Speaker
Description
High Performance Computing resources are increasingly prominent in the plans of funding agencies, and the tendency of these resources is now to rely primarily on accelerators such as GPUs for the majority of their FLOPS. As a result, High Energy Physics experiments must make maximum use of these accelerators in our pipelines to ensure efficient use of the resources available to us.
The ATLAS and LHCb experiments share a common data processing architecture called Gaudi. In Gaudi, data processing workloads are ultimately split into units called Algorithms, and Gaudi uses a smart scheduler (the Avalanche scheduler) to schedule these Algorithms on a fixed pool of CPU threads managed by Intel’s TBB.
This is an architecture that efficiently fills the available CPU capacity provided the algorithms are primarily CPU-limited.

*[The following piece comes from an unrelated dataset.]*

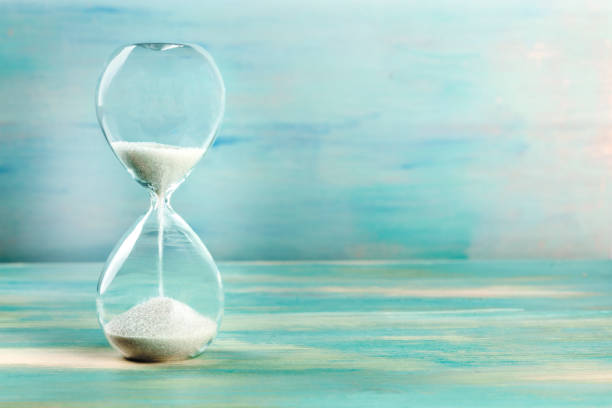A side view of an hourglass with falling sand, on a teal background with copy space stock photo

However when the algorithms offload a large portion of their computational work to GPUs they can be left blocking a CPU thread, wasting precious core-time.
Here we present a prototype of an addition to this scheduler, which places such GPU-accelerated algorithms on a separate pool of dedicated threads. By making use of lightweight Boost Fibers, and the ability to suspend these fibers without suspending the underlying OS thread, we can run the GPU workload asynchronously, without blocking the thread. This allows more efficient use of the CPU resources, and where the work offloaded by a single Algorithm doesn’t fill the GPU resources available can also improve GPU-efficiency by making use of separate CUDA streams.
Significance
This work presents an addition to the Gaudi Avalanche scheduler which enables it to deal with GPU-accelerated algorithms in a CPU efficient manner.
Experiment context, if any | ATLAS, LHCb |
---|